We review our subject matter jurisdiction de novo. Ortega v. U.S. Att’y Gen., 416 F.3d 1348, 1350 (11th Cir.2005) (per curiam).
Subject Matter Jurisdiction
The Government contends that Ali is an alien convicted of an aggravated felony, and therefore within the scope of 8 U.S.C. § 1252(a)(2)(C), which provides that “no court shall have jurisdiction to review any final order of removal against an alien who is removable by reason of having committed a criminal offense covered in section … 1227(a)(2)(A)(iii)….”FN2 Until recently, when a final order of removal was subject to § 1252(a)(2)(C), our review was limited to “determining whether the petitioner is (1) an alien (2) who was removable (3) for committing a crime enumerated in one of the statutes listed in section 1252(a)(2)[(C)].” Balogun v. U.S. Att’y Gen., 425 F.3d 1356, 1359 (11th Cir.2005). If those conditions were met, and there were no constitutional defects in the alien’s removal proceedings, we would have to dismiss the petition for lack of jurisdiction. Id. However, the REAL ID Act of 2005, which amended § 1252, “ha[d] the effect of restoring some of our jurisdiction to decide the ‘questions of law’ an alien raises in a petition to review a final order of removal.” Id.FN3 These amendments are “retroactively applicable to all pending proceedings regardless of the date of the final administrative order.” Id. at 1360. Thus, in addition to the review otherwise available under § 1252(a)(2)(C), we have jurisdiction to review “constitutional claims” or “questions of law” raised by Ali. See 8 U.S.C. § 1252(a)(2)(D).
FN2. Implicit in the grant of jurisdiction to review a final order of removal, see 8 U.S.C. § 1252(a)(1), is the authority to review the type of order at issue in the instant case-an order denying a motion to reopen a final order of removal. See Patel v. U.S. Att’y Gen., 334 F.3d 1259, 1261 (11th Cir.2003). “This implicit jurisdiction in § 1252(a)(1) is the only jurisdiction we have to review an order denying a motion to reopen.” Id. Thus, the limitations on our jurisdiction to review a final order of removal, including any pertinent statutory amendments, also control our jurisdiction to review an order denying a motion to reopen a final order of removal. See id. at 1262.

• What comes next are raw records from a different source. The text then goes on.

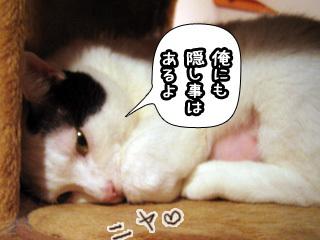 Shirokuro0803_7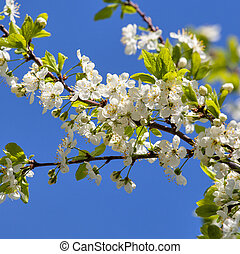 A branch of the cherry blossoms against the blue sky
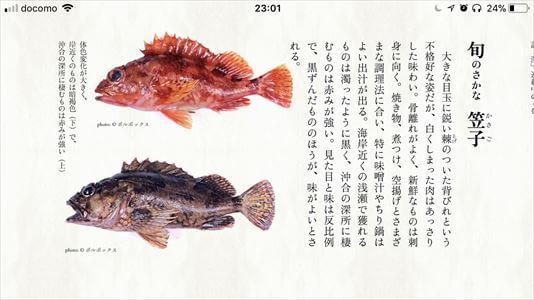 koyomi_3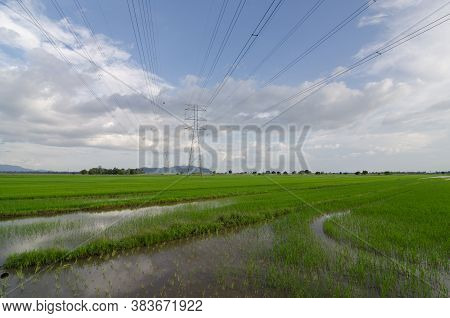 Paddy Field With Electric Tower Under Blue Sky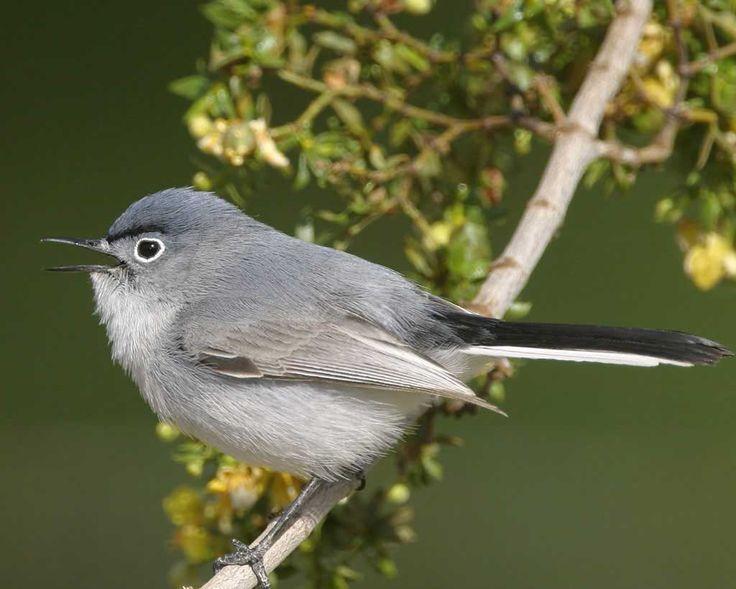Blue-gray Gnatcatcher | Audubon Field Guide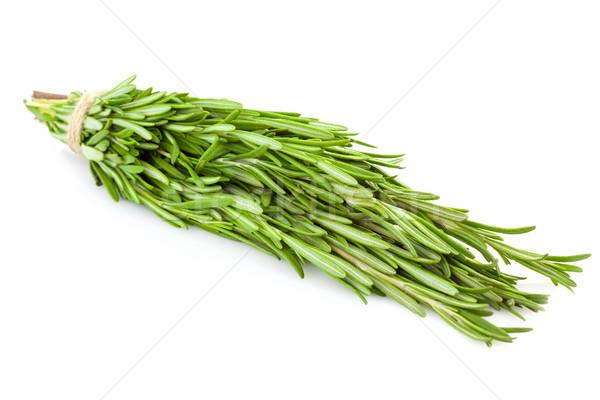 Bunch of fresh Rosemary  /  isolated on white  Stock photo © Taiga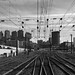 capwell posted a photo:	The city skyline, from the back of Amtrak.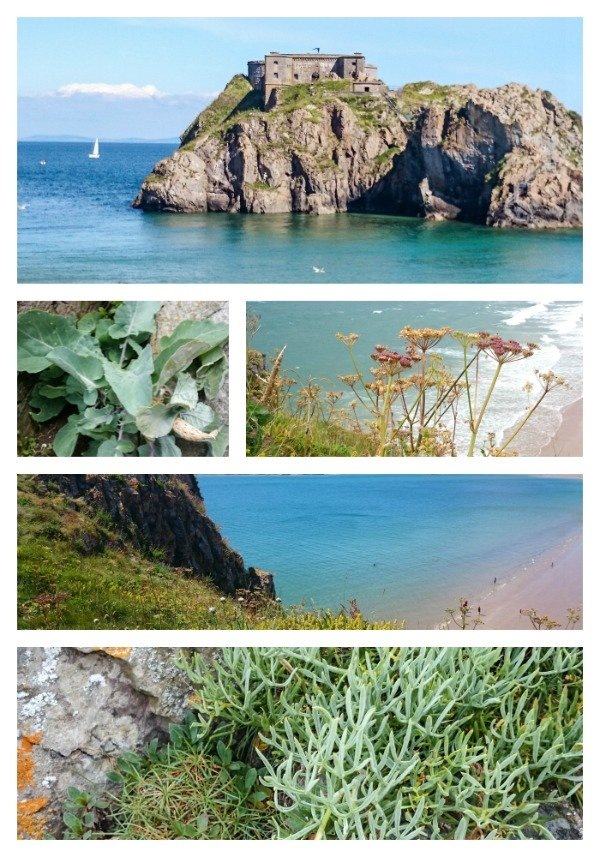 samphire collage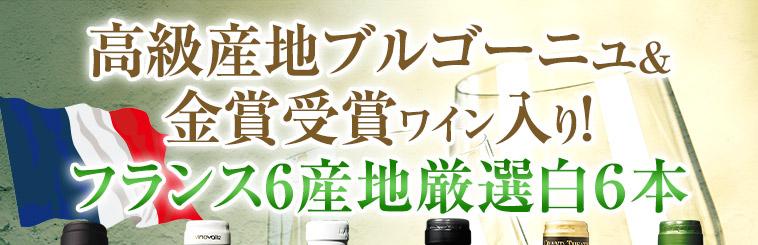 高級産地ブルゴーニュ&金賞受賞ワイン入り!フランス6産地厳選白6本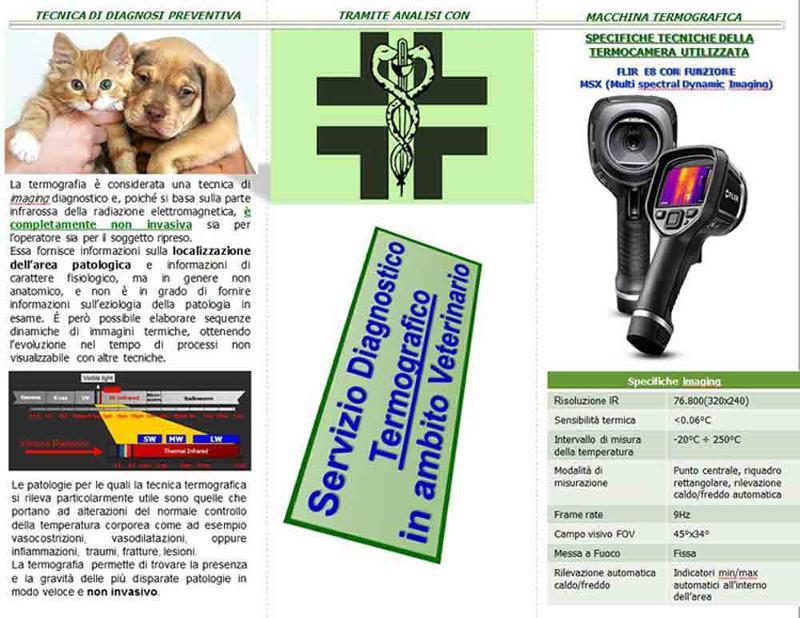 Lo Studio di Ingegneria Fabbri si occupa di effettuare analisi termografiche in ambito veterinario per riscontrare in modo completamente non invasivo la presenza di patologie infiammatorie in atto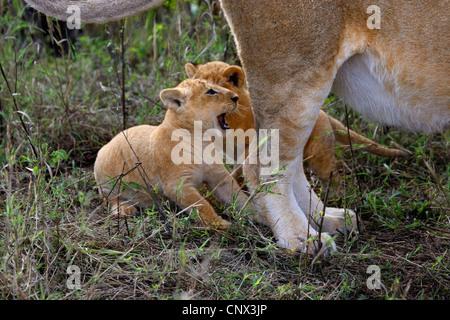 Löwe (Panthera Leo), zwei Kätzchen sitzen an die Mutter Hinterbeine, Kenia, Masai Mara Nationalpark - Stockfoto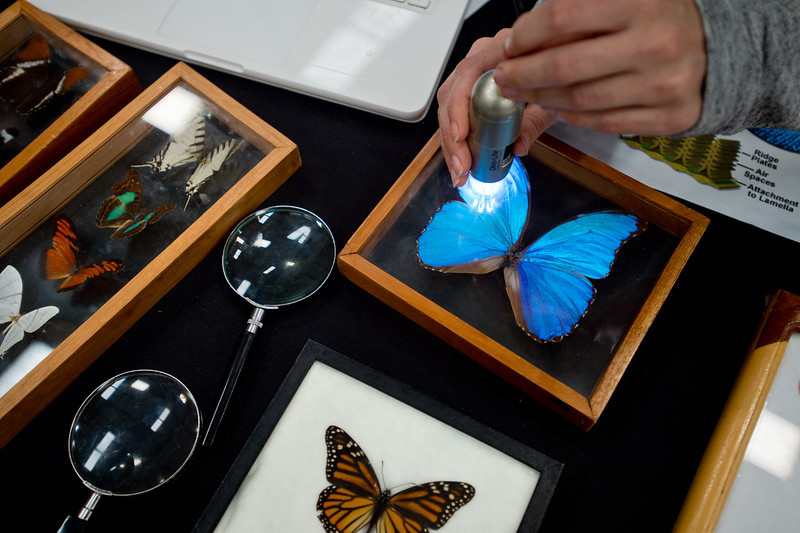 "Sarah Snow uses a Dino-Lite Microscope to highlight parts of a Blue Morpho, a butterfly native to Peru, at the University of Colorado Boulder's Museum of Natural History booth during the Rocky Mountain STEAM Fest at the Boulder County Fairgrounds in Longmont on Sunday.<br /> More photos:  <a href=""http://www.dailycamera.com"">http://www.dailycamera.com</a><br /> Autumn Parry/Staff Photographer<br /> May 1, 2016"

FN3. As codified, the REAL ID Act states in relevant part:
Nothing in subparagraph (B) or (C), or in any other provision of this chapter (other than this section) which limits or eliminates judicial review, shall be construed as precluding review of constitutional claims or questions of law raised upon a petition for review filed with an appropriate court of appeals in accordance with this section.
8 U.S.C. § 1252(a)(2)(D).
Ali contends that his plea under Georgia’s First Offender Act did not constitute a “conviction” for purposes of the INA, because the plea was not accompanied by an actual adjudication of guilt.FN4 The INA defines the term “conviction” as follows:
FN4. The First Offender Act states in relevant part:
(a) Upon a verdict or plea of guilty or a plea of nolo contendere, but before an adjudication of guilt, in the case of a defendant who has not been previously convicted of a felony, the court may, without entering a judgment of guilt and with the consent of the defendant:
(1) Defer further proceeding and place the defendant on probation as provided by law; or
(2) Sentence the defendant to a term of confinement as provided by law.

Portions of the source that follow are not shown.